TASK DETAILS -> Write out precisely the lines beginning with the line that contains "How great a" and ending with the last line of the entries, and no other lines.
┌─ PROVIDED RECORDS
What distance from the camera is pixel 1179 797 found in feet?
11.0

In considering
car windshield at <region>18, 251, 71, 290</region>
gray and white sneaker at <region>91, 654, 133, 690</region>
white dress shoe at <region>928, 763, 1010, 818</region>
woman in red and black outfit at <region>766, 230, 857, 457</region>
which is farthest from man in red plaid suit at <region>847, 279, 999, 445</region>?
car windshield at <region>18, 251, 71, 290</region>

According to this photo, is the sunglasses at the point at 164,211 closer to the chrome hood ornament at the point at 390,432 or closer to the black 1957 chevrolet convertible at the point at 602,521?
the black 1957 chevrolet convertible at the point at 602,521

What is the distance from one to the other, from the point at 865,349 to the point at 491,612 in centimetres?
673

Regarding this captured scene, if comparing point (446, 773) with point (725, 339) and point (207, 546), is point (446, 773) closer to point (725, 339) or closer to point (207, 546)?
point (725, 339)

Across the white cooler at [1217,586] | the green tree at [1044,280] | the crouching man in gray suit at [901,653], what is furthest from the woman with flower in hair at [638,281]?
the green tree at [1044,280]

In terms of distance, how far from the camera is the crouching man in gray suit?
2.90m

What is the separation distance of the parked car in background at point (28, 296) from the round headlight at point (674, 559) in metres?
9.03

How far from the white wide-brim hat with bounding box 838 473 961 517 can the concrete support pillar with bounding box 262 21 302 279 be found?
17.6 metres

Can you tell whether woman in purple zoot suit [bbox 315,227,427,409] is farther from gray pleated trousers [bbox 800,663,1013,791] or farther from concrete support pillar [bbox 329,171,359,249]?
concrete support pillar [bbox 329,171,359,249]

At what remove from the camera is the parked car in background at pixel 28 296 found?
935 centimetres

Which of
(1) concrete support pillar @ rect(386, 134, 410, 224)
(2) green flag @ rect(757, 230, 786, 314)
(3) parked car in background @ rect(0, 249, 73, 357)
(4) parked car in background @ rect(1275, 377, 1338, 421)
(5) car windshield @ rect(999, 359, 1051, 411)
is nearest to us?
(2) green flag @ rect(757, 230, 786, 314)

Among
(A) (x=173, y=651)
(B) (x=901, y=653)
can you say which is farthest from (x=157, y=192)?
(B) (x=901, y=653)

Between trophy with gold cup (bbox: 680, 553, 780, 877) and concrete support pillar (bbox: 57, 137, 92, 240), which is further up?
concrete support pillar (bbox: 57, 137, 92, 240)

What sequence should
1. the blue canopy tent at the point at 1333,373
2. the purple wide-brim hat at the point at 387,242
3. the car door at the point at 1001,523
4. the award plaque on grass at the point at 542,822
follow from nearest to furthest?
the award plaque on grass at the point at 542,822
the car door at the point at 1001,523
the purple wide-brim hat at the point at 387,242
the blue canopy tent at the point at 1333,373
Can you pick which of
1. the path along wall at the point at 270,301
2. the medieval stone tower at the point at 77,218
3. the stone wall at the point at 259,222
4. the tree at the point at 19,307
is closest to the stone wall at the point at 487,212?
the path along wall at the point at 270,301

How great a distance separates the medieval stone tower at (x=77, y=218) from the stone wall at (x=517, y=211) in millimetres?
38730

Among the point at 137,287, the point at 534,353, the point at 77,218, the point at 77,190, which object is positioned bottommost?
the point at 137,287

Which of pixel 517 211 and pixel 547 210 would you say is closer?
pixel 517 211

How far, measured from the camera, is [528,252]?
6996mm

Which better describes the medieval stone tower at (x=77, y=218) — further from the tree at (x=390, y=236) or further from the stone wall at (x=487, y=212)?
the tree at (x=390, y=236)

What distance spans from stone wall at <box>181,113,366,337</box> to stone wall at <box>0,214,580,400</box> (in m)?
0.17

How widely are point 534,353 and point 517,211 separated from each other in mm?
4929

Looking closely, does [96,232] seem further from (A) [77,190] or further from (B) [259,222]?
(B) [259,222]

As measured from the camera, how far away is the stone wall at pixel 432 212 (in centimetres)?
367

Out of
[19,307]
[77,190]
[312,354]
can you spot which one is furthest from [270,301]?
└─
RESPONSE ->
How great a distance separates the medieval stone tower at (x=77, y=218) from the stone wall at (x=517, y=211) in millimetres?
38730

Among the point at 137,287, the point at 534,353, the point at 77,218, the point at 77,190, which object is positioned bottommost?
the point at 137,287

Which of pixel 517 211 and pixel 547 210 would you say is closer?
pixel 517 211

How far, measured from the camera, is [528,252]?
6996mm

Which better describes the medieval stone tower at (x=77, y=218) — further from the tree at (x=390, y=236) or further from the stone wall at (x=487, y=212)?
the tree at (x=390, y=236)

What distance spans from stone wall at <box>181,113,366,337</box> to stone wall at <box>0,214,580,400</box> (in m)?
0.17

How widely are point 534,353 and point 517,211 separated from each other in mm?
4929

Looking closely, does [96,232] seem further from (A) [77,190] or further from (B) [259,222]?
(B) [259,222]

As measured from the camera, how far away is the stone wall at pixel 432 212 (in centimetres)?
367

Out of
[19,307]
[77,190]
[312,354]
can you spot which one is furthest from [270,301]?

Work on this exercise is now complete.